State contractor must keep records open
NMU | TENNESSEE | Freedom of Information | Sep 9, 2002 |
State contractor must keep records open
- The state Supreme Court ruled unanimously that a private contractor providing daycare services for the state must make its records available to the public under the state’s open records law because it is essentially performing government work.
The Supreme Court of Tennessee decided Sept. 5 that private state contractors who serve as the “functional equivalent” of a government agency are subject to that state’s public records act.
The judgment reversed a decision by a court of appeals and upheld the right of The Commercial Appeal, in Memphis, and The Tennessee Comptroller of the Treasury to gain access to records of the Cherokee Children & Family Services, which operates a daycare contract with the state’s Department of Human Services.
In a unanimous decision, the court held that even when “public duties have been delegated to an independent contractor,” the public should be given access to this otherwise private information because “the public’s fundamental right to scrutinize the performance of public services and the expenditures of public funds” should be preserved.
The court ruled that when a private entity’s “relationship with the government is so extensive” that it “serves as the functional equivalent of a governmental agency, the accountability created by public oversight should be preserved.”
The court also said that the Tennessee Public Records Act should be construed liberally in favor of “the fullest possible public access to public records.”

● ● ● ●

> _Problem set_
A. In the article on the Tennessee records ruling, which state department holds the daycare contract with Cherokee Children & Family Services?
B. Please copy the article word for word from "The Supreme Court" to "public records act.".

> _Annotated coordinate records_

● ● ● ●

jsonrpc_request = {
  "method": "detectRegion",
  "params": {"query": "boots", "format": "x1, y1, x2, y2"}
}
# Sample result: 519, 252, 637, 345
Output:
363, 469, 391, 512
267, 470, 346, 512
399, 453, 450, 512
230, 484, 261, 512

● ● ● ●

> _Task-by-task answers_
A. The Department of Human Services.

B.
The Supreme Court of Tennessee decided Sept. 5 that private state contractors who serve as the “functional equivalent” of a government agency are subject to that state’s public records act.